TASK TO COMPLETE >> Using "Tanzania" as the search string, find the matching lines below and copy them.

SOURCE INFORMATION >>
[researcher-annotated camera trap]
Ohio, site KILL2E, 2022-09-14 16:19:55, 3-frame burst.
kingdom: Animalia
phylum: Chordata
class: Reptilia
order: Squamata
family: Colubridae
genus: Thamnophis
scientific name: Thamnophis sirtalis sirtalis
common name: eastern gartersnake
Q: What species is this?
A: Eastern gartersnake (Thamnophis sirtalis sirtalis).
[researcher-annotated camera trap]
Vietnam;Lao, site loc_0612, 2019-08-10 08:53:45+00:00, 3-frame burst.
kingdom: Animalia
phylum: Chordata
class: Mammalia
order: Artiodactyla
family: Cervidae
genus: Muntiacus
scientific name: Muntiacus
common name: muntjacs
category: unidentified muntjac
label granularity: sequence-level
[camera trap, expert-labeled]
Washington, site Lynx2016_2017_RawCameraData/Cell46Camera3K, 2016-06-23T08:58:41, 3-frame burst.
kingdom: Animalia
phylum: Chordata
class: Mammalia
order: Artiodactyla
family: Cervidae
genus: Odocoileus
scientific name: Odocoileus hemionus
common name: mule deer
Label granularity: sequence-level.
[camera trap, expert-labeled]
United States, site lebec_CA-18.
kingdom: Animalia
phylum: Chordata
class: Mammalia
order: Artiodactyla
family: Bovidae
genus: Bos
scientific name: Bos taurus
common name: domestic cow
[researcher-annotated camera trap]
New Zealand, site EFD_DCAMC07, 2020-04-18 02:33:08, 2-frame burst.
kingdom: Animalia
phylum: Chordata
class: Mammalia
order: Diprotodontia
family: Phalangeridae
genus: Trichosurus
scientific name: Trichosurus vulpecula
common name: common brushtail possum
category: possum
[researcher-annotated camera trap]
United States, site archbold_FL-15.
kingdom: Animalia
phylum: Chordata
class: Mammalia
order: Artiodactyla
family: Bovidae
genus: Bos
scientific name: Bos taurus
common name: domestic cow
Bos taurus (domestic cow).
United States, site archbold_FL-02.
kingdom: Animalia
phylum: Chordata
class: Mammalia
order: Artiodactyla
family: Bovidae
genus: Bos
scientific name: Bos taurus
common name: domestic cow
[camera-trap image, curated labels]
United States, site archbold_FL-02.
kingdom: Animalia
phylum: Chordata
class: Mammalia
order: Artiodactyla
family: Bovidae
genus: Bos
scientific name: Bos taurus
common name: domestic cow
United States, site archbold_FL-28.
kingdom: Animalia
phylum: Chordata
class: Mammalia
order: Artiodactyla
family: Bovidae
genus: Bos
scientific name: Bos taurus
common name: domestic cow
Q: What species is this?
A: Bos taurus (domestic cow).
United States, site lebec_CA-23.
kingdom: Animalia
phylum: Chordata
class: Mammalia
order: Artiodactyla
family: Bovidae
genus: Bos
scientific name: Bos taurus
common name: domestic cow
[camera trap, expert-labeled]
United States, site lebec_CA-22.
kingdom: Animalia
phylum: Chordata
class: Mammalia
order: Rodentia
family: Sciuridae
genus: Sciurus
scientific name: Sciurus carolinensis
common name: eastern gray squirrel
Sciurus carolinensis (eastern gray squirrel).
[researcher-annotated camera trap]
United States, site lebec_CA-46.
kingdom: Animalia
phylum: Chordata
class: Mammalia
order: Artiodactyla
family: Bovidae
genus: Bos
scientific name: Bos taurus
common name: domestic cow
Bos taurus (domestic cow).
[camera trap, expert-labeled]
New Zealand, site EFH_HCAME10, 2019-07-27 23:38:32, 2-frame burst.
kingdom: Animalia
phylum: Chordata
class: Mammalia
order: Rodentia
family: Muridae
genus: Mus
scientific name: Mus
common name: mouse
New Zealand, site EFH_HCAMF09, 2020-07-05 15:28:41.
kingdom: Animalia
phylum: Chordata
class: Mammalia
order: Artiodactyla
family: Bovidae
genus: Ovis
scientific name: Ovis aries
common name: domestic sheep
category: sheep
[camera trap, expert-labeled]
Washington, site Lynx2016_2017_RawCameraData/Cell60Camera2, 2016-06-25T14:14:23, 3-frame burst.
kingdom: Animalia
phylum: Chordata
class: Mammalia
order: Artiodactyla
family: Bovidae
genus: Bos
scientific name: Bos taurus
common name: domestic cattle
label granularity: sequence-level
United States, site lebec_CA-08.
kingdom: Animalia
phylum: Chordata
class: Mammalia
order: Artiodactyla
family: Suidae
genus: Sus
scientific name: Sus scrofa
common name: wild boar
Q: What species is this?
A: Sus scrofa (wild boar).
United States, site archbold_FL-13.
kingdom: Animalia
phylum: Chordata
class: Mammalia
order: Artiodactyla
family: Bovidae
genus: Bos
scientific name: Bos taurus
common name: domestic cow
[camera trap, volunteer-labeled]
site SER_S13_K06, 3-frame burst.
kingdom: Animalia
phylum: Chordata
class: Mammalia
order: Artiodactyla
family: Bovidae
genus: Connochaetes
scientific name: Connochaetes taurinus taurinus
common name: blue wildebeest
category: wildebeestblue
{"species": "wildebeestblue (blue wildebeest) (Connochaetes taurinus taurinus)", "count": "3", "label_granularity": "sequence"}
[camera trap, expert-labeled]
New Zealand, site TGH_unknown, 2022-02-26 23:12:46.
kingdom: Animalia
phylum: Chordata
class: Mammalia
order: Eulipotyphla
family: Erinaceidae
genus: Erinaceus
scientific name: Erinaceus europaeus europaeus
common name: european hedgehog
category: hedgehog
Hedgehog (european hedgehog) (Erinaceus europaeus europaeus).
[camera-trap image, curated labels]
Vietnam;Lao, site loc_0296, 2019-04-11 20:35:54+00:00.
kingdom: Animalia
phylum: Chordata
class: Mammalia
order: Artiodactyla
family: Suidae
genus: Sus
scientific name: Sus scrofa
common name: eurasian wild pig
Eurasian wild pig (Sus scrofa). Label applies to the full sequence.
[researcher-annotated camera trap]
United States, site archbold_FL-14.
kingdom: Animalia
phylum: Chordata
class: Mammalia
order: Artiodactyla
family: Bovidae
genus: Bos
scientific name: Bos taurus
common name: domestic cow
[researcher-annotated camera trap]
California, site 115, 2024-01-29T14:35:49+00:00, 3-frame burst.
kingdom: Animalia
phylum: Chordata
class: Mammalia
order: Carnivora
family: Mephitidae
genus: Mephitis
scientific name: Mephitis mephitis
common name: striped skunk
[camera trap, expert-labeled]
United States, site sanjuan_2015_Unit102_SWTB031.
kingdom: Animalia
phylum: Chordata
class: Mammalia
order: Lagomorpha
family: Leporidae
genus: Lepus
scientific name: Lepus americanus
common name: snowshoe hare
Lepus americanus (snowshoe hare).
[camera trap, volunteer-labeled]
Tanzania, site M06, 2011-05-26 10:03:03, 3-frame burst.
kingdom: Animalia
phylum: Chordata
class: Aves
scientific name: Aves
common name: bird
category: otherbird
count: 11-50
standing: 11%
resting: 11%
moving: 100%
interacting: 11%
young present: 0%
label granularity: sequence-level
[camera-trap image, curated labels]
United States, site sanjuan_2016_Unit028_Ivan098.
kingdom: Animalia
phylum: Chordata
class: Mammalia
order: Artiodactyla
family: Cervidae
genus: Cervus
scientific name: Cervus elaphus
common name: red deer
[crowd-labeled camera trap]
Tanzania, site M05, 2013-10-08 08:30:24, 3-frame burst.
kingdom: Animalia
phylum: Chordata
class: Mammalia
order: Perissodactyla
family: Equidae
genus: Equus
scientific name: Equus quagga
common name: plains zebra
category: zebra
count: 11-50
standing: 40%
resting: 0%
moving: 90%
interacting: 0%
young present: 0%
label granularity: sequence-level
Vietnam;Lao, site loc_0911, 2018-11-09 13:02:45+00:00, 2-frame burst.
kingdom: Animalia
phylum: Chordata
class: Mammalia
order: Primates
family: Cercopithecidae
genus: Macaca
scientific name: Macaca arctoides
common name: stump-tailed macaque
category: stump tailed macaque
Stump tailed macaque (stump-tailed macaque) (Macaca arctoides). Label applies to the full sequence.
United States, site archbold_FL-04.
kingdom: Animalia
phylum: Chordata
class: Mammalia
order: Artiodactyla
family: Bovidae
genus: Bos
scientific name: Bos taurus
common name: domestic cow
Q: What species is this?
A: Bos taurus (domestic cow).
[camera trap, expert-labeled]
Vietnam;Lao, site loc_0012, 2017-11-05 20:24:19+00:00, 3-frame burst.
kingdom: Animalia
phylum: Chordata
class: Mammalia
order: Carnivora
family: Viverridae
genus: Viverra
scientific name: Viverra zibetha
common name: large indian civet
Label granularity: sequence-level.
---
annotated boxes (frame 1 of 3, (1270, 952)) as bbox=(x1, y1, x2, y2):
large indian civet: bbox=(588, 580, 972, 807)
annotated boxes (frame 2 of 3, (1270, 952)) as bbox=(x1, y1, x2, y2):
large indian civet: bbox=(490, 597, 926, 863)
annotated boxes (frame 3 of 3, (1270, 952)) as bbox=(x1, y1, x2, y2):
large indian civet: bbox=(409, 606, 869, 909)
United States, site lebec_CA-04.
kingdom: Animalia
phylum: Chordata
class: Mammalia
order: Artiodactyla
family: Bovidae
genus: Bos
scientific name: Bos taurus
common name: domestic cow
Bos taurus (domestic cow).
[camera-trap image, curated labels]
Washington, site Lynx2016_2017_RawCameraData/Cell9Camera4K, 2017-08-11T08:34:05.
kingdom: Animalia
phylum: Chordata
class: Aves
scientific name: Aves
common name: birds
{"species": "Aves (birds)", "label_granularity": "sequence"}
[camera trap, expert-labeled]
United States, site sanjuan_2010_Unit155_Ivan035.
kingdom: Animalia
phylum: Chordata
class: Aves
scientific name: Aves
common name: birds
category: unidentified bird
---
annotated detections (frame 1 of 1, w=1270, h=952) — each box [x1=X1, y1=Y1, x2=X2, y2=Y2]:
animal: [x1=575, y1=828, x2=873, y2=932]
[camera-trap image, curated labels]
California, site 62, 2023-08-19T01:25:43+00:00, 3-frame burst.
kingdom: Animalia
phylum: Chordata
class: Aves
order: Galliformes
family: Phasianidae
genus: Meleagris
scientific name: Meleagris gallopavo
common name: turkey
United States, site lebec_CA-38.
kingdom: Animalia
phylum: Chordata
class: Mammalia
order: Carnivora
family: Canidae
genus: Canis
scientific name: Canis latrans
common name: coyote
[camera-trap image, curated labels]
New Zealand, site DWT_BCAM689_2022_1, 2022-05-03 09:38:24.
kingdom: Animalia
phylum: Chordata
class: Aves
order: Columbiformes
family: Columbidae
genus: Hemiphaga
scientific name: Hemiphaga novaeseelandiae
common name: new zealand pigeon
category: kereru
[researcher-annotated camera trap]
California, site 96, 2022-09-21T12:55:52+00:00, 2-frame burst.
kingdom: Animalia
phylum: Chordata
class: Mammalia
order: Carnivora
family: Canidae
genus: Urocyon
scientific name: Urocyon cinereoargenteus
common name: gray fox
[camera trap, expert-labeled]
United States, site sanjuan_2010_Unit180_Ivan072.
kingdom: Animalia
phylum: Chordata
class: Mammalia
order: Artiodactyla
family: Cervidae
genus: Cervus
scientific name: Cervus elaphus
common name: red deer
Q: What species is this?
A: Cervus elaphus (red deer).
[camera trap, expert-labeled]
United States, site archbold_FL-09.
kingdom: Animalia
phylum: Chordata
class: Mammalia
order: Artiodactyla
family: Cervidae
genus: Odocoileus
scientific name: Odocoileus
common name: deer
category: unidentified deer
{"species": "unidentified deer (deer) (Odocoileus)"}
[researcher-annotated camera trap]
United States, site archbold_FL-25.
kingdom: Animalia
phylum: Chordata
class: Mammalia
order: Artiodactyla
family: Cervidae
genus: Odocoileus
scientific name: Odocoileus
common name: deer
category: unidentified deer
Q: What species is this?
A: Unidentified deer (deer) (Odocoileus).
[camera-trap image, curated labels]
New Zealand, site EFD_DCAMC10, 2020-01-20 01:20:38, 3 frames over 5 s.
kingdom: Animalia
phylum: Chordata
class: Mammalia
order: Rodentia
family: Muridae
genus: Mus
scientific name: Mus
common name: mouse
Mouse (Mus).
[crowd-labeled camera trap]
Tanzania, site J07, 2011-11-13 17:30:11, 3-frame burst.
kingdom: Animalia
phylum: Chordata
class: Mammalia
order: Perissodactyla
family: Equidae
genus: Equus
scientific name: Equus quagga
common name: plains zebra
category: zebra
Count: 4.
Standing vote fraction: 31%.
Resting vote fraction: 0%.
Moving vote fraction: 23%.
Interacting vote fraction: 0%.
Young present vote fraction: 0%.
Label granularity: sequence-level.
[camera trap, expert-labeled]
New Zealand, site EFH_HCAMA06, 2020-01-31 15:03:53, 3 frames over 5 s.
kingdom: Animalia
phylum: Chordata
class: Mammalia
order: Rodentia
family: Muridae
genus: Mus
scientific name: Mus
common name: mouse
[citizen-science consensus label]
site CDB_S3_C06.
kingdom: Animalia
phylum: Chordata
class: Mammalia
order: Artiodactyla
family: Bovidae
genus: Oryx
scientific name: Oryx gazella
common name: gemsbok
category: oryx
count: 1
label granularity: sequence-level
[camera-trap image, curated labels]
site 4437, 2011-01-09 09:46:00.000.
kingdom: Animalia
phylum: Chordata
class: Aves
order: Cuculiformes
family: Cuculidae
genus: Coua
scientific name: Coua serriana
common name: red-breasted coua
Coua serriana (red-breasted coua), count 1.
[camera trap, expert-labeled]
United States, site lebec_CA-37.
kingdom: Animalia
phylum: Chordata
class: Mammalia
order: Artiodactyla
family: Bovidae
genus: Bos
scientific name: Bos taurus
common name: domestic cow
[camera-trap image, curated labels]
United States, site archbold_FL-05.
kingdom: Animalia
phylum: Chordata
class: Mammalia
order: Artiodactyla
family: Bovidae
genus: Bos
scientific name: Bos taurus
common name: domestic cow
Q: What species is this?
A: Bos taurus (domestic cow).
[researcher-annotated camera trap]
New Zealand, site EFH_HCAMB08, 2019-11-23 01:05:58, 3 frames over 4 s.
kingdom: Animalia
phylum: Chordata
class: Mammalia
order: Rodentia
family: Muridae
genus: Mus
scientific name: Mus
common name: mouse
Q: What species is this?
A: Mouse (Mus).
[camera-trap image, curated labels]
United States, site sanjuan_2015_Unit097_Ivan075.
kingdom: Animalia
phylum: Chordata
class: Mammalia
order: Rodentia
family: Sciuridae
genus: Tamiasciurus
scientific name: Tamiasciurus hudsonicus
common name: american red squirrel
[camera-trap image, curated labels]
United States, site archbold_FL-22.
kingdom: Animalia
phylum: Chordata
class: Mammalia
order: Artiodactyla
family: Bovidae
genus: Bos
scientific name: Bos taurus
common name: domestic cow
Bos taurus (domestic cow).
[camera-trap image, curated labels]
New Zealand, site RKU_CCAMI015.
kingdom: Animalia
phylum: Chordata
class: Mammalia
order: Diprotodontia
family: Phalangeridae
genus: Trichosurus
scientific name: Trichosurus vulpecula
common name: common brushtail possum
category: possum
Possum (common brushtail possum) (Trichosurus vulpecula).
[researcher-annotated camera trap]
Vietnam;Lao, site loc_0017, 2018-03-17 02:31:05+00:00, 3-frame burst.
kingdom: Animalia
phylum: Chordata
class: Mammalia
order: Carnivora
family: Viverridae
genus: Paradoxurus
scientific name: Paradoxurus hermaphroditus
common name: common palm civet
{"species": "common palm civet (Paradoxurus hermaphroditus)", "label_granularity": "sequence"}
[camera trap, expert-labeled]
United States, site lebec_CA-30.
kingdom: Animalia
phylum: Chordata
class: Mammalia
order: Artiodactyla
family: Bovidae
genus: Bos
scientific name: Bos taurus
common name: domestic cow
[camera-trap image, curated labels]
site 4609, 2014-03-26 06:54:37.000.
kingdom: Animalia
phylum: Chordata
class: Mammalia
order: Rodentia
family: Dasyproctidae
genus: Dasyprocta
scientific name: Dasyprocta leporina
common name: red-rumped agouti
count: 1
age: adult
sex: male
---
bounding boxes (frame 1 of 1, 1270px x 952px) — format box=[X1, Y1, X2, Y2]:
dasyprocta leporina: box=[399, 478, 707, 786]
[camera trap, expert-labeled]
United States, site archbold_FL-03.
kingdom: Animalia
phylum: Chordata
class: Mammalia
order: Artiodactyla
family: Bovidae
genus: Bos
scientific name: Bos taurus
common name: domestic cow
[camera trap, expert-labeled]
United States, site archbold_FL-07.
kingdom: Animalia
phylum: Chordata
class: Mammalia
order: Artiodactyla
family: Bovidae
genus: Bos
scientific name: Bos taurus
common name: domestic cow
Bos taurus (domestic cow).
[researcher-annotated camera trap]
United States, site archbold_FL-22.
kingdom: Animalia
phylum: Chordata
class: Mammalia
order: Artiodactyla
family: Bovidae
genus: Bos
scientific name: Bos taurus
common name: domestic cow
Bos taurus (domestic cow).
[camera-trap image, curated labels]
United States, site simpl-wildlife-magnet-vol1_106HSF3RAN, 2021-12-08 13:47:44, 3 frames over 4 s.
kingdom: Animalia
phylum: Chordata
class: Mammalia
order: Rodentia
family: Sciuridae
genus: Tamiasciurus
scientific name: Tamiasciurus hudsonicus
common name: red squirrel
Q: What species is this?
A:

PROBLEM SOLUTION >>
Tanzania, site M06, 2011-05-26 10:03:03, 3-frame burst.
Tanzania, site M05, 2013-10-08 08:30:24, 3-frame burst.
Tanzania, site J07, 2011-11-13 17:30:11, 3-frame burst.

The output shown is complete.